_Page:_
--
Python - Add Missing Data to New Dataframe

I am comparing two dataframes by looping through both and determining if data (row) from one does not exist in the other. If there is no match, I want to add that specific row to a third dataframe. I was able to achieve this with the append() method, but Python warns me that it is deprecated and tells me to use concat instead. Unfortunately, I cannot get concat to achieve the same result.

import pandas as pd

df1 = pd.DataFrame(
    {
         "Animal": ["Corgi", 
                       "Labrador",
                       "Orange Cat",
                       "Black Cat"],
         "Owner": ["Bob",
                        "Joe",
                        "Sara",
                        "Glen"]         
     })

df2 = pd.DataFrame(
    {
         "Animal": ["Corgi", 
                       "Labrador",
                       "Black Cat"],
         "Owner": ["Bob",
                        "Joe",
                        "Glen"]         
     })

dfF = pd.DataFrame(columns=["Animal", "Owner"])

df1Sort = df1.sort_values(by=["Animal"]).reset_index(drop=True)
df2Sort = df2.sort_values(by=["Animal"]).reset_index(drop=True)

for ind in df1Sort.index:
    for subInd in df2Sort.index:   
        if df1Sort["Animal"][ind] == df2Sort["Animal"][subInd]:
            print("Found match:", 
                  df1Sort["Animal"][ind],
                  "-",
                  df1Sort["Owner"][ind])            
            break
        elif df2Sort.index[subInd] == df2Sort.index[-1]:
            print("No match for:",
                  df1Sort["Animal"][ind],
                  "-",
                  df1Sort["Owner"][ind])
            dfF = pd.concat([dfF, df1Sort.iloc[ind]], axis=0, ignore_index=True)
            break

print(dfF)

The output is:

Found match: Black Cat - Glen
Found match: Corgi - Bob
Found match: Labrador - Joe
No match for: Orange Cat - Sara
Animal Owner 0
0 NaN NaN Orange Cat
1 NaN NaN Sara

I would like the new dataframe to read as such:

Animal Owner
0 Orange Cat Sara

How do I alter the concat line to achieve this?

Solution

This issue happens because df1Sort.iloc[ind] returns a Series, not a Dataframe, and pd.concat expects a Dataframe. You need to wrap the Series in a DataFrame to ensure proper concatenation.

dfF = pd.concat([dfF, pd.DataFrame([df1Sort.iloc[ind]])], ignore_index=True)

Here's the updated code

import pandas as pd

df1 = pd.DataFrame({
    "Animal": ["Corgi", "Labrador", "Orange Cat", "Black Cat"],
    "Owner": ["Bob", "Joe", "Sara", "Glen"]
})

df2 = pd.DataFrame({
    "Animal": ["Corgi", "Labrador", "Black Cat"],
    "Owner": ["Bob", "Joe", "Glen"]
})

dfF = pd.DataFrame(columns=["Animal", "Owner"])

df1Sort = df1.sort_values(by=["Animal"]).reset_index(drop=True)
df2Sort = df2.sort_values(by=["Animal"]).reset_index(drop=True)

for ind in df1Sort.index:
    for subInd in df2Sort.index:
        if df1Sort["Animal"][ind] == df2Sort["Animal"][subInd]:
            print("Found match:", df1Sort["Animal"][ind], "-", df1Sort["Owner"][ind])
            break
        elif df2Sort.index[subInd] == df2Sort.index[-1]:
            print("No match for:", df1Sort["Animal"][ind], "-", df1Sort["Owner"][ind])
            dfF = pd.concat([dfF, pd.DataFrame([df1Sort.iloc[ind]])], ignore_index=True)
            break

print(dfF)

I hope this will help you a little.
--
_Source data:_
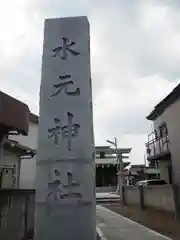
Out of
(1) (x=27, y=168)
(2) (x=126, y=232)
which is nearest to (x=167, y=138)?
--
_Problems and tasks:_
[A] Set down, word for word, everything in the pandas thread from "Python - Add" down to "the same result.".
[B] In the pandas thread's solution, what kind of object does df1Sort.iloc[ind] return instead of a DataFrame?

_Task solutions:_
[A]
Python - Add Missing Data to New Dataframe

I am comparing two dataframes by looping through both and determining if data (row) from one does not exist in the other. If there is no match, I want to add that specific row to a third dataframe. I was able to achieve this with the append() method, but Python warns me that it is deprecated and tells me to use concat instead. Unfortunately, I cannot get concat to achieve the same result.

[B] A Series.